Soon as I could, I pulled to the shoulder beneath an underpass, and called up Char to get a better idea of the radar picture for my immediate area. she confirmed that the snow was highly localized and that I was right in it’s pathway. Surrounding areas were clear. Figuring I didn’t have much choice at this point but to punch beyond the edge of the squall, I got moving again, thinking through alternate routes to take me out of the storm’s path. I rang Gerry up shortly after for some routing advice, and he confirmed that my path would clear up soonest if I took I-684 north to get beyond the squall line. He was thoughtful enough to send me this gruesome radar pic, right about when I was trundling on through the Morristown area:
Of course traffic was jammed up before the Hudson River crossing, and I immediately took to the breakdown lane with no qualms at all, in order to keep moving forward. Being on the bike in stop/start traffic with snow actively falling on the road was not an acceptable risk for me. Traffic cleared back up after a few miles, and I managed to get onto I-684 and, slowly emerged from the weather pattern in 20 miles or so, onto dry roads under clear skies.

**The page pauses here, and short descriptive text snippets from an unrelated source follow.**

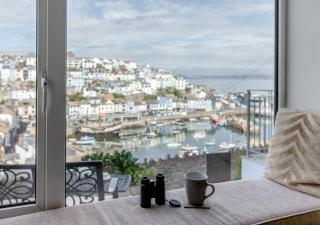 Pebblestones - Brixham - 8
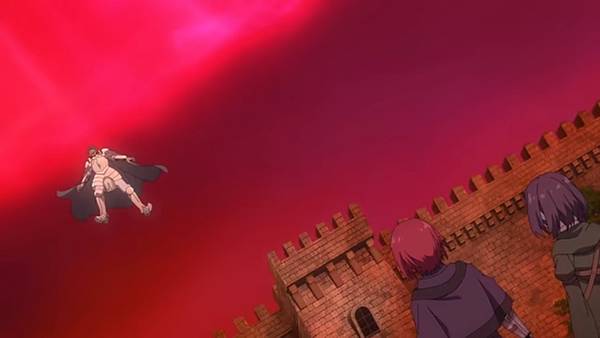 魔法製造者異世界魔法的製作方法 第十話 7 懷疑 3.jpg 魔法製造者異世界魔法的製作方法 第十話 7 懷疑 3.jpg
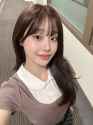 GpirS6QaUAA8_Yw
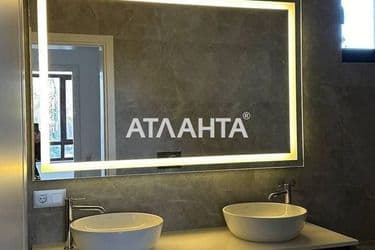 House by the address st. Zhemchuzhnaya (area 126,5 m²) - Atlanta.ua - photo 20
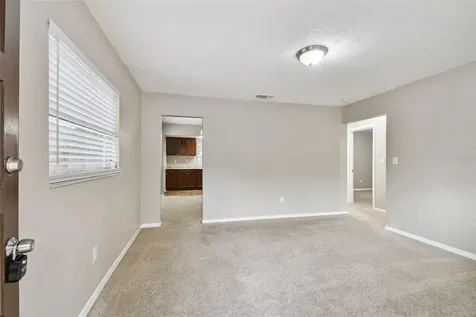 2310 E Minnehaha Street Tampa FL 33610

The final couple hours passed uneventfully as I rode numbly through the evening, pulling into my garage at 21:45. It had been almost a twelve hour day to ride just 700 highway miles – no record for efficiency. But I was glad to be home and enjoyed some hot tea and a hot shower to bring my body temperature back up to normal. This had definitely been one of those days to look back on as an adventure, when the misery had faded a bit.
Overall, I was glad I’d made the run to Jax this year, breaking the pattern of winter inertia for another year. As always, the IBA put on a great event and gives us all motivation for getting together despite the long miles that separate so many of us.
My first experience telecommuting from the road worked out pretty well, though there’s a bunch much to learn and improve on during future trips. I look forward to using the vaca days I’d saved on warmer riding days later this year!